*DATA PROVIDED:*
━━━━━━━━━━━━━━━━

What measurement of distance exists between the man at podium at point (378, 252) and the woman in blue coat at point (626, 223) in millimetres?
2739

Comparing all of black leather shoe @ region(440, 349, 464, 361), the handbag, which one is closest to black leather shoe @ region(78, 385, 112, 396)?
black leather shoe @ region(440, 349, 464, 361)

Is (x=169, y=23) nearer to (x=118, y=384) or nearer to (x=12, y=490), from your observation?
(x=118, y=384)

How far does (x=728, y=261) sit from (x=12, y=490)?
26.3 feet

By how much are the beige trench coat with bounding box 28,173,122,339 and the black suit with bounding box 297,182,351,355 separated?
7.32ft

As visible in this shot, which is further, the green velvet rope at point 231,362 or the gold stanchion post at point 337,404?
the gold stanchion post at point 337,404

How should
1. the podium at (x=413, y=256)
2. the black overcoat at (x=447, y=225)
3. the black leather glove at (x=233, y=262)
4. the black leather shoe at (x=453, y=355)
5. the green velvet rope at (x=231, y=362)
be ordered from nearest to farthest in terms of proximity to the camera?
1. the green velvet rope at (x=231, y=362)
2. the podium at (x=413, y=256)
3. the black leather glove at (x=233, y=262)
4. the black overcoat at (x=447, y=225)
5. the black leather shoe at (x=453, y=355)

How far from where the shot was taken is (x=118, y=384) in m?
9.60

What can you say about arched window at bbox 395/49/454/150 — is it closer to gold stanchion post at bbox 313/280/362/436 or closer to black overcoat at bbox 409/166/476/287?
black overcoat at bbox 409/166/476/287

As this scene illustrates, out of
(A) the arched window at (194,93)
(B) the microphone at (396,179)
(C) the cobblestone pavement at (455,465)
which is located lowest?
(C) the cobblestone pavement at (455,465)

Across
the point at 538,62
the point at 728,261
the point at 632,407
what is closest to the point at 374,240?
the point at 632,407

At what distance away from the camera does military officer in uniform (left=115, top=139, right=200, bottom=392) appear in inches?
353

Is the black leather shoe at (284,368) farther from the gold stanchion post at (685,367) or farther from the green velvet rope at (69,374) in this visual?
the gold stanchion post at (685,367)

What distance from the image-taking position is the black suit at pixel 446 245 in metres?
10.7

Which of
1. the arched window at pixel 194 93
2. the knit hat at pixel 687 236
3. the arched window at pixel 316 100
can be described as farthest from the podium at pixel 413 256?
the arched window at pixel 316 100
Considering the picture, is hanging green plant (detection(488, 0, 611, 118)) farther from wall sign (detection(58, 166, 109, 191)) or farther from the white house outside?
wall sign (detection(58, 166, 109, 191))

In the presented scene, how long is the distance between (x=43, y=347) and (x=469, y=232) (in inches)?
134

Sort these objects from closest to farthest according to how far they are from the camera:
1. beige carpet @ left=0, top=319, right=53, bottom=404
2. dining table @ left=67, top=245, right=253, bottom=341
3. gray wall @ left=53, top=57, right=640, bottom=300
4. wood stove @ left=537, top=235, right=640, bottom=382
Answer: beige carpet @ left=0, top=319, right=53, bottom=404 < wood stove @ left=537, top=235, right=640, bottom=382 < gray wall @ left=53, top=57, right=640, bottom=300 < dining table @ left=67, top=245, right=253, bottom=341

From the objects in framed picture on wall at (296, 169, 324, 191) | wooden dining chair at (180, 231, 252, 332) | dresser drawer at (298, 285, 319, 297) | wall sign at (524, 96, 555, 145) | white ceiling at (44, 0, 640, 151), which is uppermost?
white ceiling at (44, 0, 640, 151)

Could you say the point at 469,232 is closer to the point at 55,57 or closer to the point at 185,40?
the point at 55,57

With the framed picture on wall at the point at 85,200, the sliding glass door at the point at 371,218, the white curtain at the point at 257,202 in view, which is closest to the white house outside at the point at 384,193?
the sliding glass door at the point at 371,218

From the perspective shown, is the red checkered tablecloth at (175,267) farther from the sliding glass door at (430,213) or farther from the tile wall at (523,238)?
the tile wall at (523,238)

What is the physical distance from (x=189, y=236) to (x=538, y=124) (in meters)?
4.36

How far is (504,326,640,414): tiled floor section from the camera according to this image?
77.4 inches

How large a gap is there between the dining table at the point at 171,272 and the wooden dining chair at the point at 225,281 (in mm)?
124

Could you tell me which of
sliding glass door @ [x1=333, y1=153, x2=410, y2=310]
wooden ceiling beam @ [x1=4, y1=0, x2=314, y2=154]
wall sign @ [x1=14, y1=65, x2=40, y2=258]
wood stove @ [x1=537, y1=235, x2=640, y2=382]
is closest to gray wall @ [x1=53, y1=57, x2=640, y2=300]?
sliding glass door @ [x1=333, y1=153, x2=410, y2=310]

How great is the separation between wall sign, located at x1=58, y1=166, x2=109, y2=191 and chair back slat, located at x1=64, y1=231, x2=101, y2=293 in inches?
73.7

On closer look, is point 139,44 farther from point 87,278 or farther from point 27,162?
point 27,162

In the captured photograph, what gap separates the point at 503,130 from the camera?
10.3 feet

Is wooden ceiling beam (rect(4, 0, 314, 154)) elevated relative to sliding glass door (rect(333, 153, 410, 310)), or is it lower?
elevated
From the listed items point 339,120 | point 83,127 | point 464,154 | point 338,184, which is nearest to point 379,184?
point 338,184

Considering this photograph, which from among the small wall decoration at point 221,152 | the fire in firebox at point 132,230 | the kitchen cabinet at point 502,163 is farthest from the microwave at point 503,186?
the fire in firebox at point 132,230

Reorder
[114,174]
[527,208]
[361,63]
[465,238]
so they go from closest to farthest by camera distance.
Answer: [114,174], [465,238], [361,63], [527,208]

━━━━━━━━━━━━━━━━

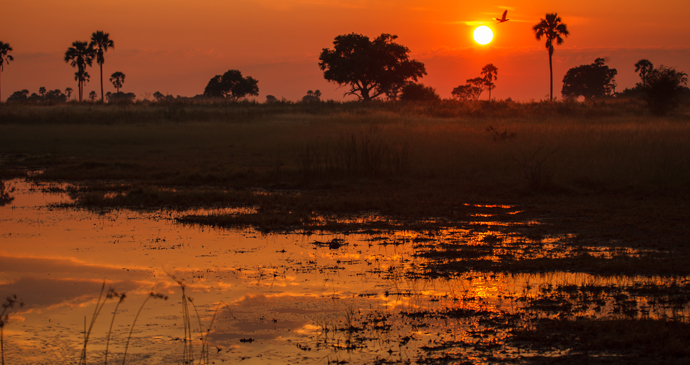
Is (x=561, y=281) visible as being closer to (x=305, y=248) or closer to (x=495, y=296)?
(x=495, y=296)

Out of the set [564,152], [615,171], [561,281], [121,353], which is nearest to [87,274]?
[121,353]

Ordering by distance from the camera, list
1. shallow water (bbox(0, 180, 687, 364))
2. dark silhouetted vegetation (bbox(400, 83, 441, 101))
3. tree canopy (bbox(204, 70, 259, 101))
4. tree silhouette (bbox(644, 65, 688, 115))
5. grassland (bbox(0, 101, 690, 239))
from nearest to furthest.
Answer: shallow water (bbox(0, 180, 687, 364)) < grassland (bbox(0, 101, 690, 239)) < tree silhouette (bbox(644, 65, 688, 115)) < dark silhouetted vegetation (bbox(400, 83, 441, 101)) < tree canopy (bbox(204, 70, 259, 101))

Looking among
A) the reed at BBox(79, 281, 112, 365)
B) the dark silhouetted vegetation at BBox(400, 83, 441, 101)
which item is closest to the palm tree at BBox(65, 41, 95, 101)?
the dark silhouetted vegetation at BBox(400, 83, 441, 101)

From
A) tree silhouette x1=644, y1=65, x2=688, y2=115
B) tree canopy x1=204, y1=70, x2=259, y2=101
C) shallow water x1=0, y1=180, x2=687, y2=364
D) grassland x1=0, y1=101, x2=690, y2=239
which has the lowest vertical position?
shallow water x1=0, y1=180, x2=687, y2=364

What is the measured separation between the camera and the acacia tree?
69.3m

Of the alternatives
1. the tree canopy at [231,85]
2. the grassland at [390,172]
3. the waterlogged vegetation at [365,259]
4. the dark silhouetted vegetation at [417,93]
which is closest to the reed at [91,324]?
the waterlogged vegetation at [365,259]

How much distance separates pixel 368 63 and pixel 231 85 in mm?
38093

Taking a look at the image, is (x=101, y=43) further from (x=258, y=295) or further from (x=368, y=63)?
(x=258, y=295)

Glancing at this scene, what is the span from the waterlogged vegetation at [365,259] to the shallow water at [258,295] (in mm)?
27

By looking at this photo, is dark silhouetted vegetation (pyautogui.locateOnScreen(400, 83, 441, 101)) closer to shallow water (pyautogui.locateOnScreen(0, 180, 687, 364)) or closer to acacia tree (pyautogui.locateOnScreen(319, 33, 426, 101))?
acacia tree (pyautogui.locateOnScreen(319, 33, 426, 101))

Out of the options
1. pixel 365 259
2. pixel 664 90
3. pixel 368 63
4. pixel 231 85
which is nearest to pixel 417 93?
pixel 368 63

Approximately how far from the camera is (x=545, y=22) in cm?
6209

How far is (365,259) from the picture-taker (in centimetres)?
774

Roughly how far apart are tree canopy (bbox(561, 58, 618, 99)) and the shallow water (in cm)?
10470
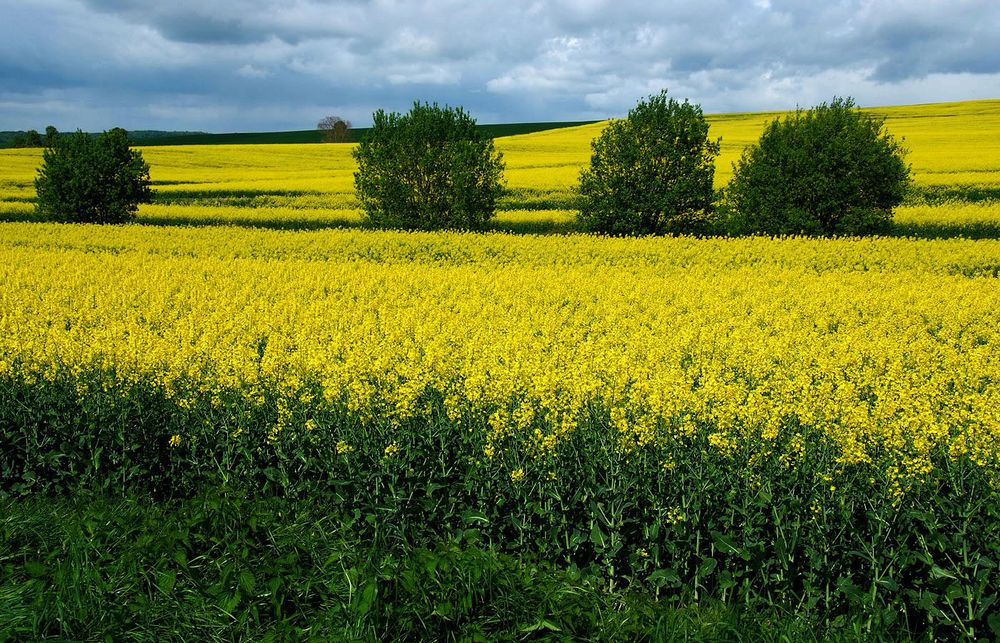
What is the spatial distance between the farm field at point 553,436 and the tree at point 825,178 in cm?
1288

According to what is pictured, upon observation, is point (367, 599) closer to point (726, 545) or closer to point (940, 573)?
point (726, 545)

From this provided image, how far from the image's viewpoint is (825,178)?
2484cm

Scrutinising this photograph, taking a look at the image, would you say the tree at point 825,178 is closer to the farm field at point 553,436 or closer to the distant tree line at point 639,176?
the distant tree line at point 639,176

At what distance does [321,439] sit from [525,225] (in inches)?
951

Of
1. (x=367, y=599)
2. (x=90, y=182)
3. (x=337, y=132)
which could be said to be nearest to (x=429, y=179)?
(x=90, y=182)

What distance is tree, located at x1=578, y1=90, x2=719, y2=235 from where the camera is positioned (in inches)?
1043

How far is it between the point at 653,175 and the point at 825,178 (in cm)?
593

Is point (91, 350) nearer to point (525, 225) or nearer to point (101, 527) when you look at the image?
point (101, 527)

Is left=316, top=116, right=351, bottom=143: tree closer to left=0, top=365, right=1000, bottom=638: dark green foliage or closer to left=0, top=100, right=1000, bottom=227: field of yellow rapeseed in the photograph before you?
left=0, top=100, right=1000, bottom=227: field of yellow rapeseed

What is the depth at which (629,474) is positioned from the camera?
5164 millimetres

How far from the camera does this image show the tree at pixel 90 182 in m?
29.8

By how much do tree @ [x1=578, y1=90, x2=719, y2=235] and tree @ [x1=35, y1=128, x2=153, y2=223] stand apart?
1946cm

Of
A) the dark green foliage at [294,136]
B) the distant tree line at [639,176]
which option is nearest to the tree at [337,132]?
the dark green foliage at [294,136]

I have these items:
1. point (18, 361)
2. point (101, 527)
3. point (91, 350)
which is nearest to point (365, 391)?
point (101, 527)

━━━━━━━━━━━━━━━━

*TO BE DONE:* Pick out every line in the records that contains the word "reed", treating uppercase and lowercase as different, and copy each of those lines.

*EXERCISE RESULT:*
A) the reed at BBox(79, 281, 112, 365)
which is closest to the reed at [91,324]?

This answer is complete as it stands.